* CSI300 +0.8 pct; SSEC +1.0 pct; HSI +1.8 pct
* Stock likely stable in short term due to yuan calmness-analyst
* Energy shares surge on oil price recovery
SHANGHAI, Jan 25 (Reuters) - China and Hong Kong stocks rose on Monday morning, led by energy shares, as investors drew optimism from a rally in oil prices and rebounds in global equities.
China’s blue-chip CSI300 index rose 0.8 percent, to 3,139.61 points by the lunch break, while the Shanghai Composite Index gained 1.0 percent, to 2,946.58 points.
Hong Kong’s Hang Seng index added 1.8 percent, to 19,430.02 points, while the Hong Kong China Enterprises Index gained 1.3 percent, to 8,212.89.
Investor sentiment has improved after Beijing’s interventions to stabilise China’s yuan currency on both the onshore and offshore markets, while Hong Kong authorities expressed their confidence in the value of the Hong Kong dollar - recently the target of speculative short sellers.
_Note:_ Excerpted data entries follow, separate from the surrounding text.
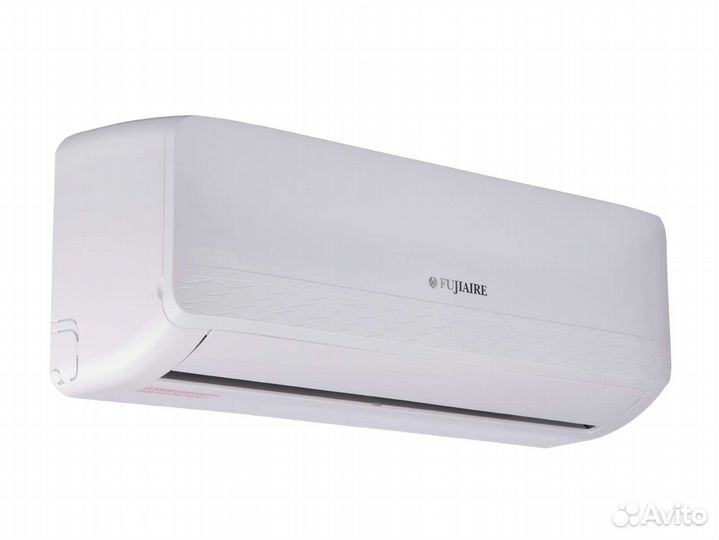 Кондиционер сплит система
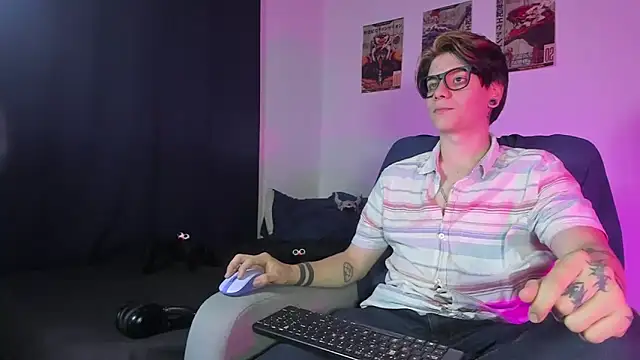 Jerry Cole online show from 10-09-25, 01:17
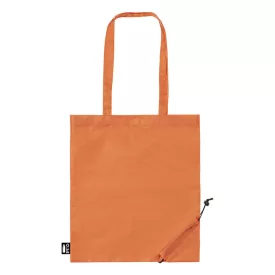 Berber összehajtható RPET bevásárlótáska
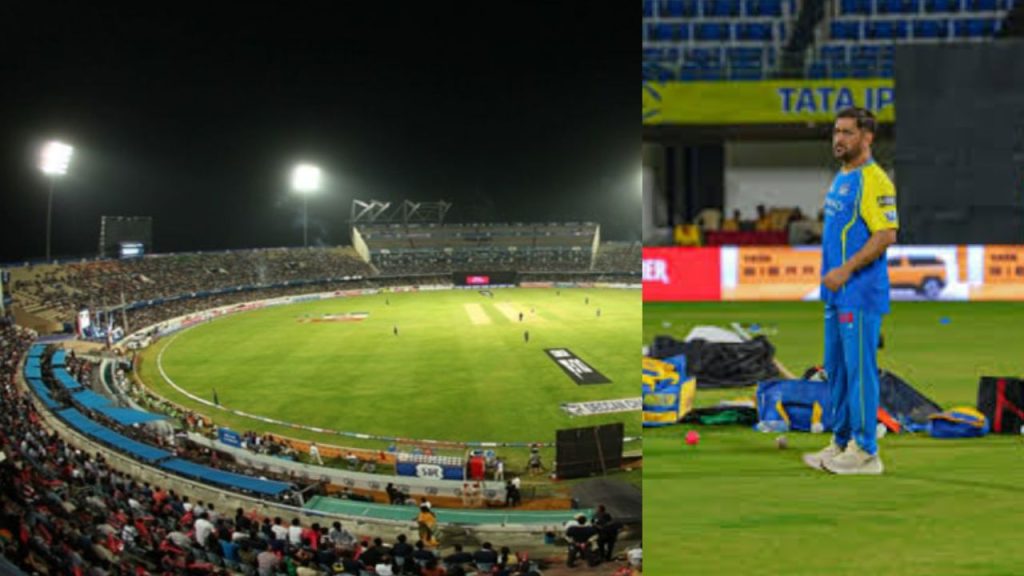 Srh Vs Csk Tickets Controversy
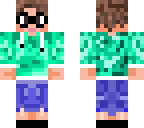 generic male skin v2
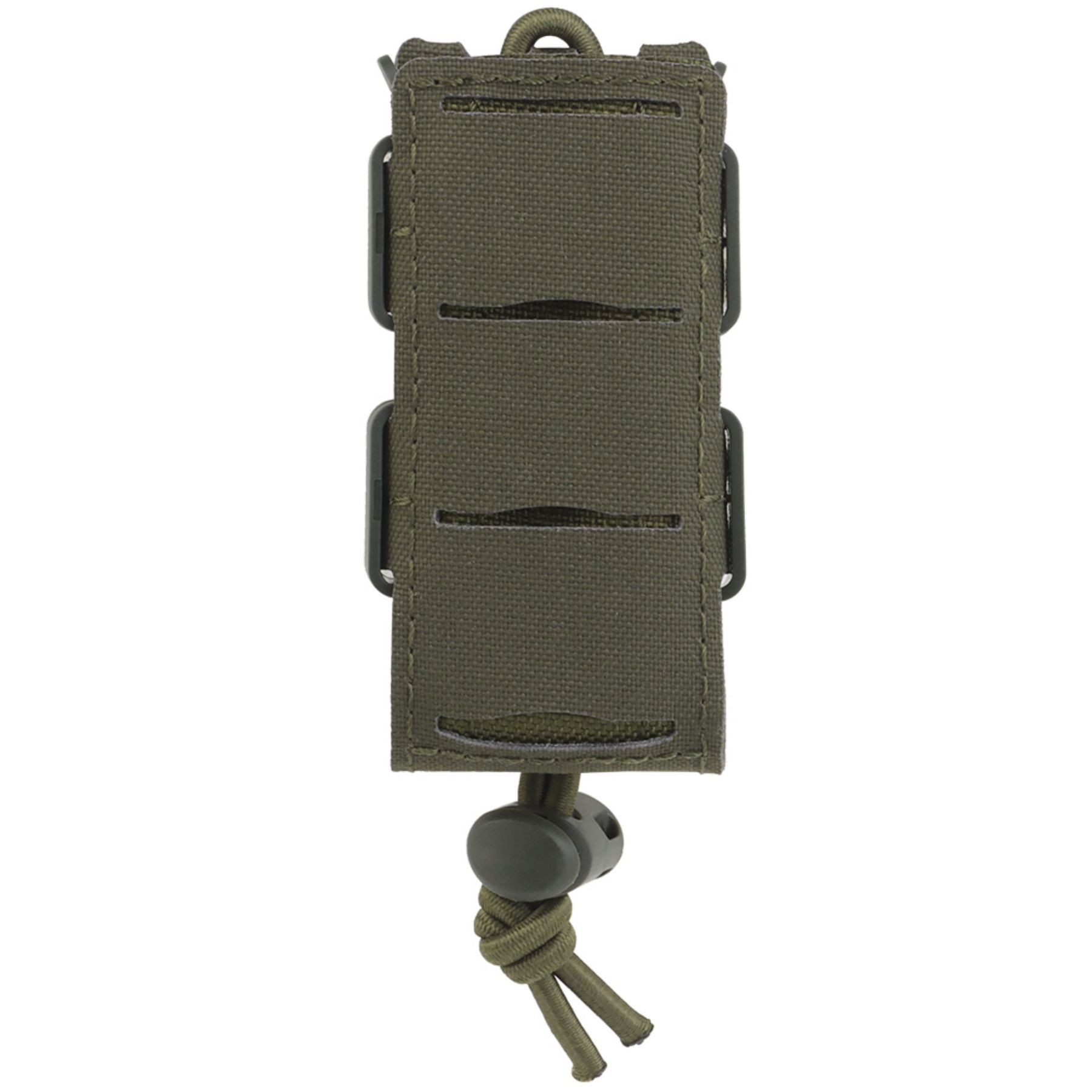 WOSPORT URBAN ASSAULT PISTOL MAG POUCH [WST-MG-57]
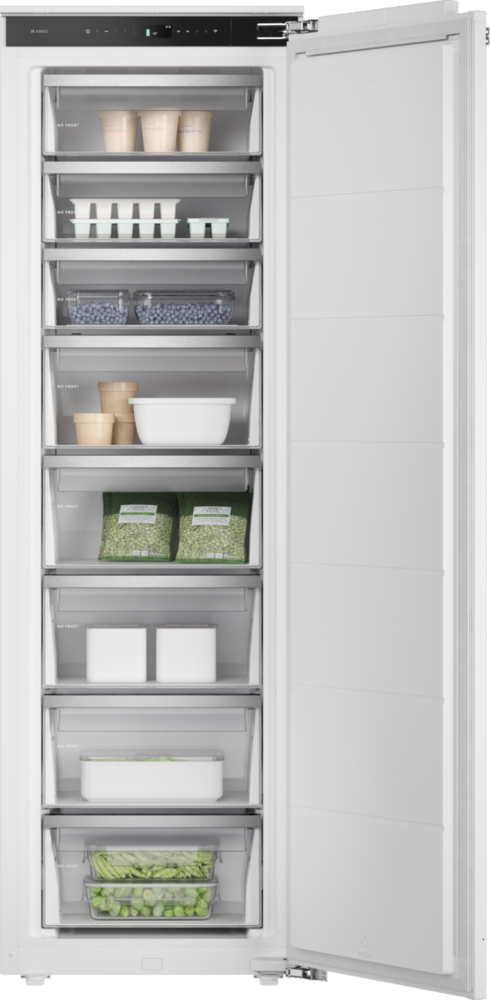 Детальное фото товара: ASKO RBF576DND1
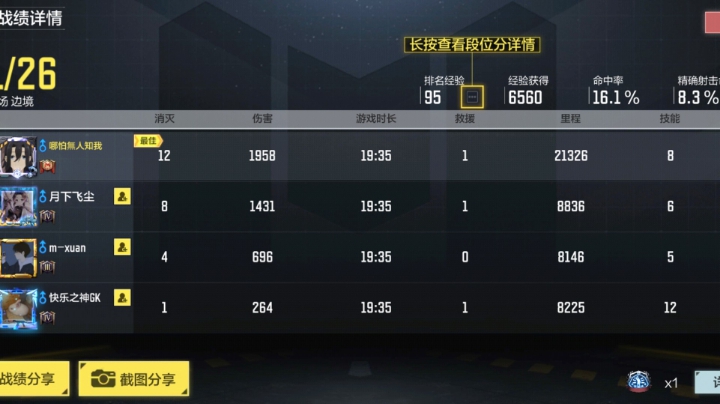(*๓´╰╯`๓)♡好久没播了:不知道还有人记得我么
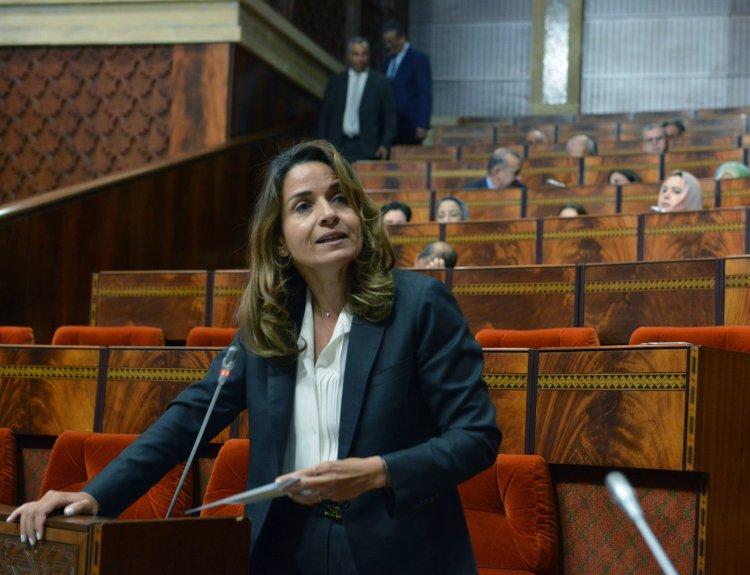 Première autorisation d'entreprise de service énergétique octroyée par le département de Benali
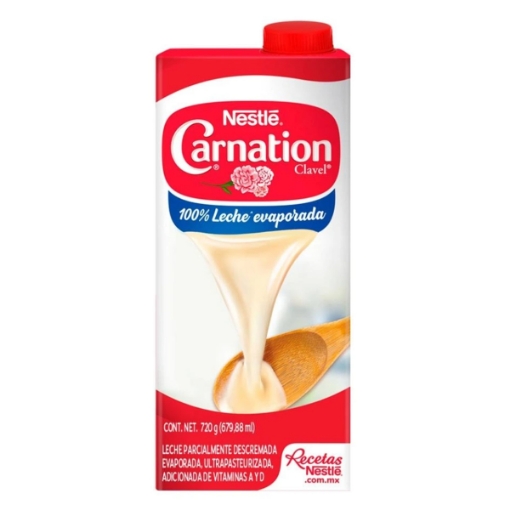 Imagen de Leche Carnation Clavel  720 GRS
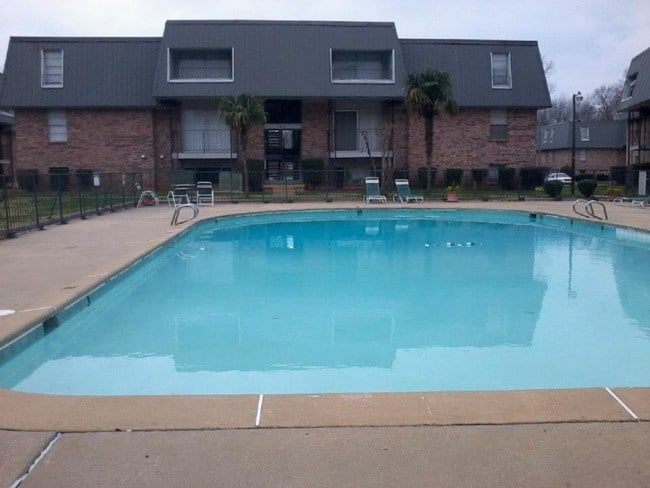 Lifestyle at Lakeshore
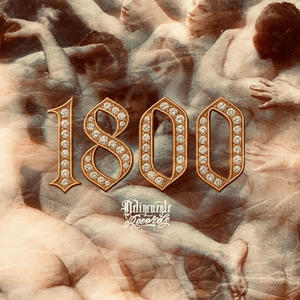 MIL OCHOCIENTOS (feat. Play Valentt, Alejandro Los Santos & Birat Bitz) (Explicit)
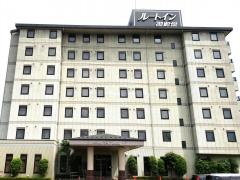ホテルルートイン新御殿場インター　－国道２４６号－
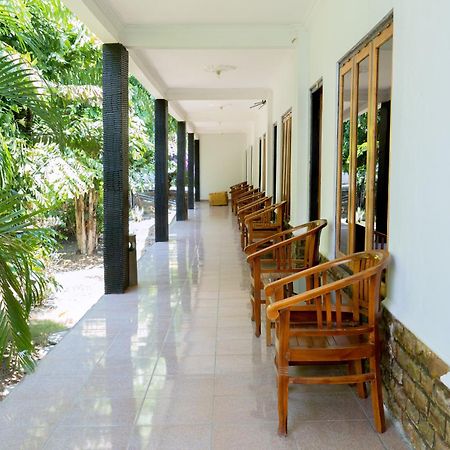 Hotel Green Prundi Labuan Bajo Ngoại thất bức ảnh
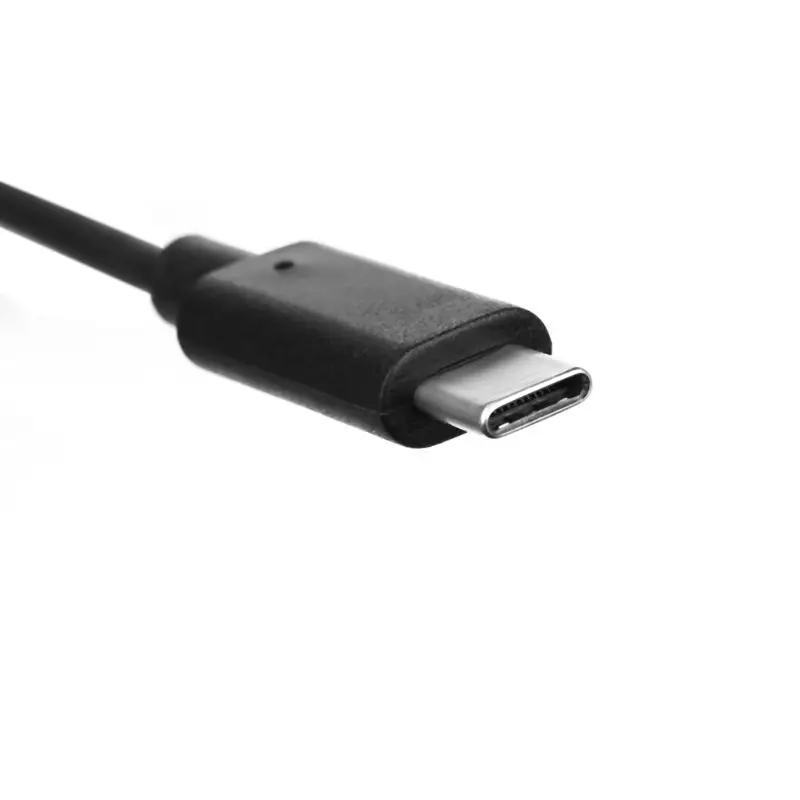 USB C Тип C Питание Зарядное устройство адаптер зарядный кабель, шнур для microsoft Surface Pro 6/54/3 150 см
“RMB (yuan) stability is now of paramount importance. As the RMB (yuan) exchange rates calm after recent interventions, stocks are likely to stabilise, and can even stage a technical reprieve in the near term,” wrote Hao Hong, managing director of research at BOCOM International.
“Recovering oil prices from the epic snow storm will also help.”
However, he warned: “The bearish trend is yet to end, fundamentals can deteriorate further.”
Banking was the only sector in the mainland that ended the morning lower, while all main indexes rose in Hong Kong.
Energy shares led the gains in both markets, with the sector up 2.6 percent in China and 4 percent in Hong Kong .
Goodbaby International Holdings Ltd, a manufacturer of baby strollers and listed in Hong Kong jumped 8.6 percent after it forecast a 240 percent surge in 2015 net profit on higher sales and improved margins.
But Chinese property developer Future Land Development Holdings Ltd plunged 6 percent in Hong Kong after the company said its chairman Wang Zhenhua was being investigated probed by Chinese authorities on personal matters.